The NFL is the most dominant force in American professional team sports, and its popularity and star power never have been higher. The insatiable desire of the people who run it to expand its reach is admirable, but they must proceed with caution as they push to expand the regular season.
"An 18-game schedule is not going to be easy to put in place," said Minnesota Vikings All-Pro guard Steve Hutchinson, who also is the team's union rep. "That's another eighth of a season they're going to be asking us to play."
As the NFL owners and commissioner Roger Goodell worked Wednesday in Atlanta to advance the implementation of a 18-game schedule effective for the 2012 NFL season, they no doubt have taken into account both the positives and negatives of the change.
Shortening the preseason by two games and giving fans more bang for their season-ticket buck is a good impetus. There also would be a longer stretch of active exposure for the league, and along with it even more television coverage and media attention.
The drawback is overextending the game's most valuable commodity -- the players.
"Eighteen games, you got to ask yourself, how many people are truly healthy for 18 games, so will you get your true football, will you get your real football?" Baltimore Ravens Pro Bowl linebacker Ray Lewis told AOL. "It's a lot of football and I think if fans understood what we actually go through to play in December and January, I think a lot more people would fight with us."
"Football is a sport unlike basketball or baseball, where if you have the talent you can play a long time," Pittsburgh Steelers safety Troy Polamalu said. "Football is so tough on the human body you really can't take anything for granted."
Four other concerns with an 18-game schedule:
1. More labor trouble
It's bad timing to bring up another topic with which players might not agree. The owners and NFL Players Association remain far apart on a new collective bargaining agreement, leaving a work stoppage looming next spring. As for 2012, playing two more games regular-season games would raise more issues with players' salaries.
"If it's cut-and-dried and there are two more regular season games and they figure out the compensation, that's one thing," Hutchinson said. "But somehow I don't think that's going to be the case."
2. More players to pay
Stemming from an increased health risk and paying players more, this is a potential salary-cap problem for owners.
"When you've got more chances for guys to get hurt, you've got to have a bigger roster," said Mike Ditka, a Hall of Fame tight end and former coach of the Chicago Bears and New Orleans Saints.
3. More meaningless games
"Then you're looking back at the same issue you had in the preseason," said former Steelers coach Bill Cowher, now a CBS analyst.

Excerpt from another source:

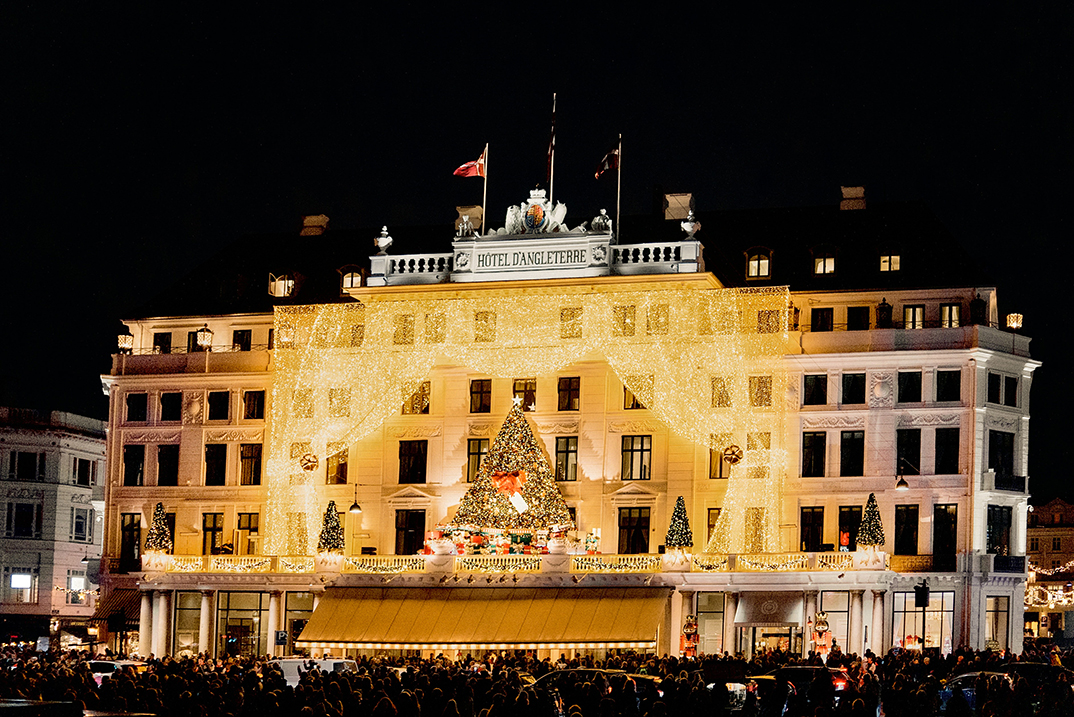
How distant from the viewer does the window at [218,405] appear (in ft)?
230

4. More isn't necessarily better
The NFL has moved along just fine with a 16-game schedule for 32 years, and now with 32 teams the schedule has a nice even balance. Even though games are played in only six months, free agency, the draft, spring practices, minicamps and training camp already make it a virtual year-round sport. "The talent" is what makes the sport great, and putting it more at risk isn't worth it.